December 28, 2025 | Parul Sharma
In the final five days, my preparation narrowed down to only questions. No new videos, no new reading, no new material.
ISACA’s QAE, which contains roughly 1,200 questions, became my primary focus. By this stage, I had gone through most of these questions multiple times—probably three to four passes in total.
Yes, some answers were starting to stay in memory. But instead of blindly selecting them, I forced myself to think differently. I asked myself: if this question was not labeled under this domain or chapter, would I still arrive at the same answer? If the answer changed based on context labeling, I knew my thinking was still weak.
One thing that helped significantly was using the jumbled question mode in QAE. When questions are attempted chapter-wise, it becomes easy to let the chapter title influence your decision.
By switching to jumbled mode, I removed that crutch. I no longer knew whether a question belonged to governance, risk, or program management. I had to interpret the question purely on its intent.
This exposed weak reasoning very quickly, especially in governance-related scenarios where multiple answers often seem equally valid.
Over time, I started noticing patterns. For example, in governance questions, organizational culture might seem like the right starting point—unless the question clearly introduces business impact, in which case BIA should take precedence.
There is no single rule that works everywhere. The exam expects you to read the situation, identify what truly matters in that context, and then decide. That is why ISACA provides justifications—so that you can understand the thinking behind the preferred option.

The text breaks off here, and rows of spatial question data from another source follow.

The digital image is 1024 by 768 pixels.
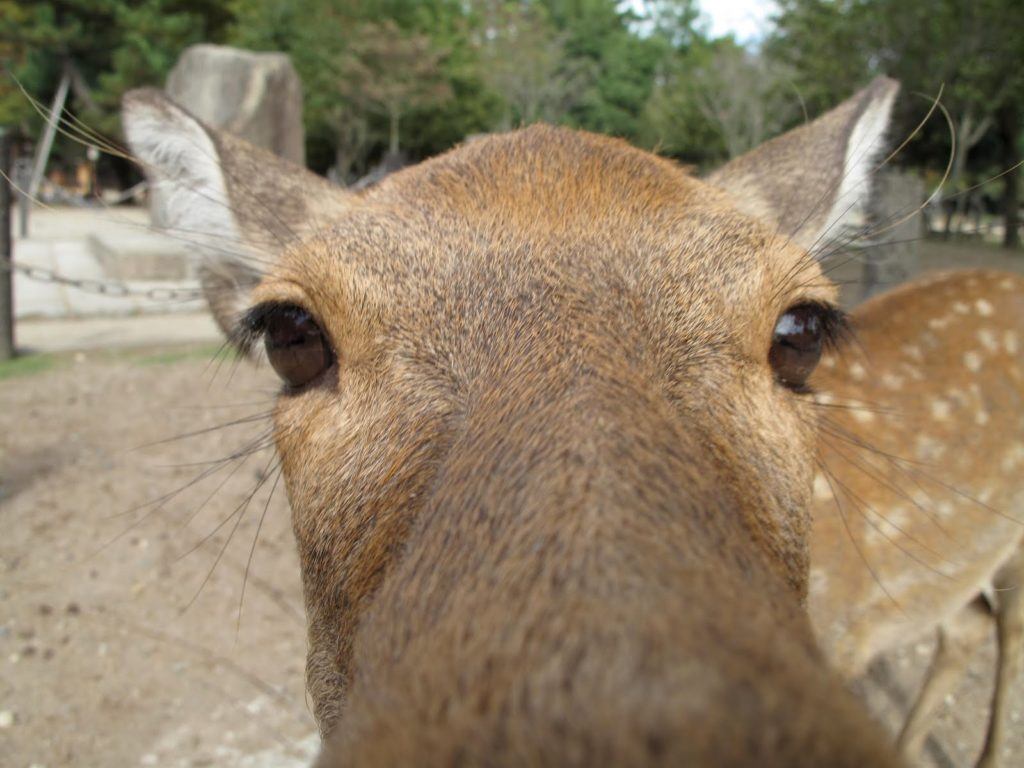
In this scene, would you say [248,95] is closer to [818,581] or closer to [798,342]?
[818,581]

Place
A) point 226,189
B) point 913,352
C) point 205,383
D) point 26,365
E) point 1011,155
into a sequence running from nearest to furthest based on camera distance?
point 226,189, point 913,352, point 205,383, point 26,365, point 1011,155

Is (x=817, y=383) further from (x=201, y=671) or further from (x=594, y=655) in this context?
(x=201, y=671)

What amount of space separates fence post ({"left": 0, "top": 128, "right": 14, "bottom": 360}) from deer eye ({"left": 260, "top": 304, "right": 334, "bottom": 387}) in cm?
739

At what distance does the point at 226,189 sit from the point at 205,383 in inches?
251

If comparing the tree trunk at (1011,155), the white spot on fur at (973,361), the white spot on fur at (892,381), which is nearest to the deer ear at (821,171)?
the white spot on fur at (892,381)

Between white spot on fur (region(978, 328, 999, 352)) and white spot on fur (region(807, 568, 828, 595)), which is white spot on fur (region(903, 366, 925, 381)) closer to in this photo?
white spot on fur (region(978, 328, 999, 352))

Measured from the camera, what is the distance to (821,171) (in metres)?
2.71

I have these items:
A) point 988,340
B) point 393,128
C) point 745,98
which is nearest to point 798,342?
point 988,340

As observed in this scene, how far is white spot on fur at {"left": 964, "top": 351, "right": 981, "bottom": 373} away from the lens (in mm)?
3947

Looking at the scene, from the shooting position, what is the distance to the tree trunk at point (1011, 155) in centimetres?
2464

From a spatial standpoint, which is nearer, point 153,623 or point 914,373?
point 914,373

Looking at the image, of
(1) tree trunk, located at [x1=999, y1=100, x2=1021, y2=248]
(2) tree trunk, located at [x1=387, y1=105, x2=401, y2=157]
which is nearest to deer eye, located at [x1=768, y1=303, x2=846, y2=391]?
(1) tree trunk, located at [x1=999, y1=100, x2=1021, y2=248]

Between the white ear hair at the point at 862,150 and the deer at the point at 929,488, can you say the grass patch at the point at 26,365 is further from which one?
the white ear hair at the point at 862,150

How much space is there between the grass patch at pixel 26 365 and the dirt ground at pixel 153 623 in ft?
5.14
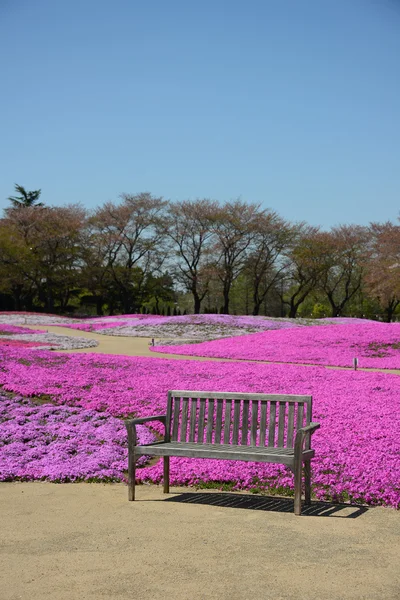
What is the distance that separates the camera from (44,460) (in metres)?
10.1

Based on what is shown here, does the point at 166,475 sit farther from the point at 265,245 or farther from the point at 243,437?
the point at 265,245

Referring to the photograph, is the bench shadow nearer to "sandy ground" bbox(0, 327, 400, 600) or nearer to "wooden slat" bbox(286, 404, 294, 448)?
"sandy ground" bbox(0, 327, 400, 600)

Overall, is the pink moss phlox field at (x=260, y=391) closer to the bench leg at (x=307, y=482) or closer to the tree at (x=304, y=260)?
the bench leg at (x=307, y=482)

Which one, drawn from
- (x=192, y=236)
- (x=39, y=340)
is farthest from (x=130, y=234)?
(x=39, y=340)

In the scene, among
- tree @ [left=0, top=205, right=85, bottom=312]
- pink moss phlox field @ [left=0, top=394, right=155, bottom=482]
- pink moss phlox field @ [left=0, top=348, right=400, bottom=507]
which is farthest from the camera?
tree @ [left=0, top=205, right=85, bottom=312]

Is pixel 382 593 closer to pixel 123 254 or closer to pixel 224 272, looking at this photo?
pixel 224 272

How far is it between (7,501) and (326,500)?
153 inches

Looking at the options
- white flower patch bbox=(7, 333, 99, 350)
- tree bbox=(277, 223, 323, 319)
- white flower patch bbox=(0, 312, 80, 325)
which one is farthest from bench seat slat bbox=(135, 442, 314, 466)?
tree bbox=(277, 223, 323, 319)

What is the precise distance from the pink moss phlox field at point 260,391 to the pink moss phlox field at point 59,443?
0.60m

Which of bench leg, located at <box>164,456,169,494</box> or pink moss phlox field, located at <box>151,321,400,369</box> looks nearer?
bench leg, located at <box>164,456,169,494</box>

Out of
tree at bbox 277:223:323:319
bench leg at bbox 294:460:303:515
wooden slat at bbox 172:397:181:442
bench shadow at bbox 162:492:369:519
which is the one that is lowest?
bench shadow at bbox 162:492:369:519

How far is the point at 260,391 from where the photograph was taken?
14.9m

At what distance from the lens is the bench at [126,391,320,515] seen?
7512mm

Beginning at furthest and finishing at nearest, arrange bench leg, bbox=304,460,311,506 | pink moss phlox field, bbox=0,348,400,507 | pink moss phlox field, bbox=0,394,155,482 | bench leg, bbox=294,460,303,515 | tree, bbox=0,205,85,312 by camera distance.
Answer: tree, bbox=0,205,85,312, pink moss phlox field, bbox=0,394,155,482, pink moss phlox field, bbox=0,348,400,507, bench leg, bbox=304,460,311,506, bench leg, bbox=294,460,303,515
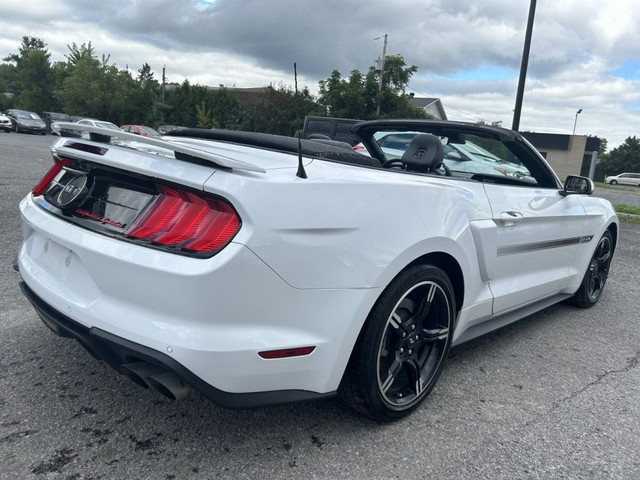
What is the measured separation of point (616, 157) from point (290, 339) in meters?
76.2

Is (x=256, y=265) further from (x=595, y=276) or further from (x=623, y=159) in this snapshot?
(x=623, y=159)

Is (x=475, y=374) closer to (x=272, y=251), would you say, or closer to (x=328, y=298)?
(x=328, y=298)

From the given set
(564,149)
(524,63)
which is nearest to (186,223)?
(524,63)

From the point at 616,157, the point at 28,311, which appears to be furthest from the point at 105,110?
the point at 616,157

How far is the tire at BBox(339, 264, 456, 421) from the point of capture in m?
2.27

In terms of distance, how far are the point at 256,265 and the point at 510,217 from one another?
1799 mm

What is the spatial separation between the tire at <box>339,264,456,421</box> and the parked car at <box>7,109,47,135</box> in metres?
35.8

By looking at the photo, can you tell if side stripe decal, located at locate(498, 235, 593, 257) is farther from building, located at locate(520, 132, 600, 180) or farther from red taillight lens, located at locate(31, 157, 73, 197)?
building, located at locate(520, 132, 600, 180)

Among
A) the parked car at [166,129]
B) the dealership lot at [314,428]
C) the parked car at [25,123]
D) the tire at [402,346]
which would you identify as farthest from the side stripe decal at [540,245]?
the parked car at [25,123]

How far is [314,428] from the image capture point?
241 centimetres

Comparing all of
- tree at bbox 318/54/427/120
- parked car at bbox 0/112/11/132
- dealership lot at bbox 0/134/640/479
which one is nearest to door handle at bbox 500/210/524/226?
dealership lot at bbox 0/134/640/479

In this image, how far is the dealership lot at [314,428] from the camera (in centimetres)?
211

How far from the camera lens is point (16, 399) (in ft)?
8.02

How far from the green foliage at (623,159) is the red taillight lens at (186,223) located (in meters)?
72.5
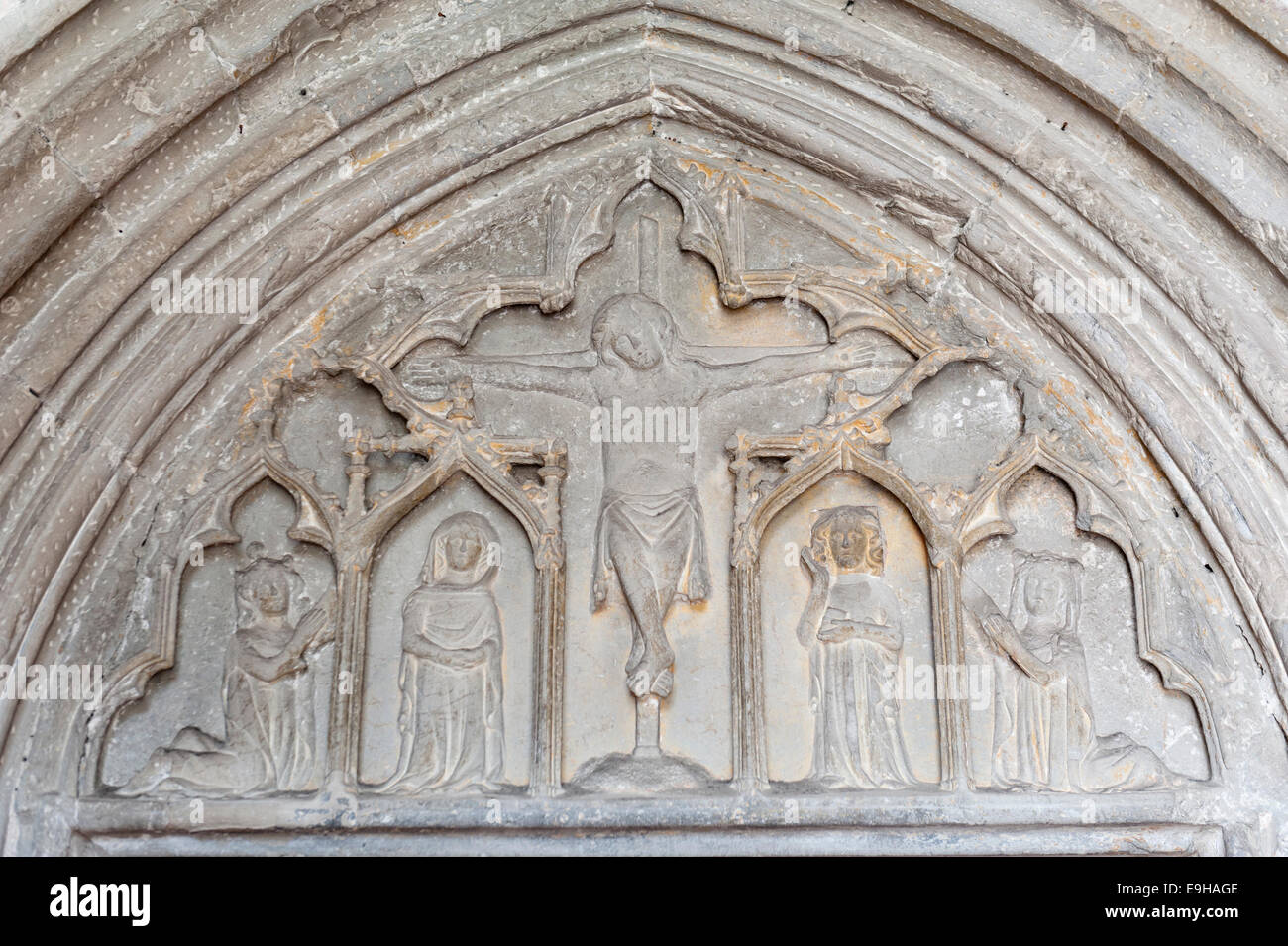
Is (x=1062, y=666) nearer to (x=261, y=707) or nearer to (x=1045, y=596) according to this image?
(x=1045, y=596)

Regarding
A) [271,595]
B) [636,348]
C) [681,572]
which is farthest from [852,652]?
[271,595]

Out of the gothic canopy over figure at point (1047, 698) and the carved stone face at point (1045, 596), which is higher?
the carved stone face at point (1045, 596)

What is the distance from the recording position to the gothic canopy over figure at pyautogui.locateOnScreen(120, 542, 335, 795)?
452 cm

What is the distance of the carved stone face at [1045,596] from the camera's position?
15.3 feet

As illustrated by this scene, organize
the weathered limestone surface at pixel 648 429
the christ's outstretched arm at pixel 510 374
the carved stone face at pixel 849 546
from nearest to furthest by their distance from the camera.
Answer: the weathered limestone surface at pixel 648 429 → the carved stone face at pixel 849 546 → the christ's outstretched arm at pixel 510 374

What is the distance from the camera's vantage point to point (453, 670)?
4656mm

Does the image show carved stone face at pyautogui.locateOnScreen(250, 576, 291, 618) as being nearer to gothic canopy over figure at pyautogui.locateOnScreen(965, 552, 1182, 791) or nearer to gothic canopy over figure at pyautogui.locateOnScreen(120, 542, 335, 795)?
gothic canopy over figure at pyautogui.locateOnScreen(120, 542, 335, 795)

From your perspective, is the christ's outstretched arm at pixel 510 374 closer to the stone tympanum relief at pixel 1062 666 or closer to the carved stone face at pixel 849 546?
the carved stone face at pixel 849 546

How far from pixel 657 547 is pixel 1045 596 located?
1.30 metres

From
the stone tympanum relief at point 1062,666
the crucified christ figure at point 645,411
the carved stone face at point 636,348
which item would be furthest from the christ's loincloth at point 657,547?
the stone tympanum relief at point 1062,666

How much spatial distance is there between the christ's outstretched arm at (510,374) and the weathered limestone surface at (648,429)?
0.06 feet

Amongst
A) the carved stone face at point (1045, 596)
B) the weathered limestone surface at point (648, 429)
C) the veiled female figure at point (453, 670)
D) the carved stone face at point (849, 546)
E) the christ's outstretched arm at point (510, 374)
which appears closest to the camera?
the weathered limestone surface at point (648, 429)

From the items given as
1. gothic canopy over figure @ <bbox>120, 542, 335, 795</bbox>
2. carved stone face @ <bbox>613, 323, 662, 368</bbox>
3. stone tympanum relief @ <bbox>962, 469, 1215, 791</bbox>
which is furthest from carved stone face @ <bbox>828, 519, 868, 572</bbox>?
gothic canopy over figure @ <bbox>120, 542, 335, 795</bbox>

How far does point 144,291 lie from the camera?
4.66 m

This is something everyone talks about, but very few people actually practice properly.
Elimination became my default approach. Not elimination as in “this option is wrong,” but elimination as in this option is unnecessary.
Sometimes the thinking looked like this: if option B already achieves the outcome, why would I also do option A? If option D implicitly includes A, B, and C, why would I select them separately?
In other cases, it was about sequencing. For example, root cause analysis appears in multiple places—during eradication and post-incident review. But the first place it belongs is eradication. If eradication is an option, post-incident review automatically becomes a later step and therefore incorrect.
If you don’t train this kind of elimination, the exam will overwhelm you.
Another major shift was learning to resist technical reflexes. Options like “enable MFA,” “check SIEM logs,” or “reconfigure the firewall” are attractive because they feel decisive.
CISM rarely rewards that instinct.
A managerial decision is usually preceded by analysis. Maybe the organization isn’t ready for MFA. Maybe the technology doesn’t support it. Maybe the issue is procedural, not technical.
I often reminded myself to think vague before thinking specific. For example, if unusual traffic is observed, the first step is not digging into logs. The first step is observing patterns, comparing against historical baselines, understanding source and impact. That broader, vaguer answer is usually the correct starting point.
People often say “don’t pick technical answers,” but that advice is incomplete. Everything in security is technical at some level.
What matters is starting point. Managers start with observation, impact analysis, and root cause—not with controls. RCA and analysis are almost always safer first steps than direct action.
Once I internalized that, many confusing questions became manageable.
By the end, my QAE scores were sometimes very high, even touching the 90s. But I didn’t trust those numbers. Familiarity inflates scores.
On CertPreps, my scores stayed around 75–80%, which felt more realistic. Their questions are vague, which is closer to how the exam feels.
I also tried a few other mock tests from random providers. Some were fine, some were not. I do not recommend TestKing—the language felt too far removed from ISACA’s style.
One additional thing I did during this phase was use AI as a clarification tool. Whenever I felt confused, I asked very specific questions: exact steps of incident management, differences between BCP and DRP, when DRP actually starts, what systemic risk means versus inherent risk, and so on.
The goal was not to memorize definitions, but to remove ambiguity. I also bookmarked questions I kept getting wrong and wrote short notes about why my thinking was incorrect.
That reflection mattered more than repeating questions endlessly.
By the end of this phase, the preparation was no longer about content. It was about judgment, elimination, and confidence in decision-making. That is where I stopped preparing and started trusting the process.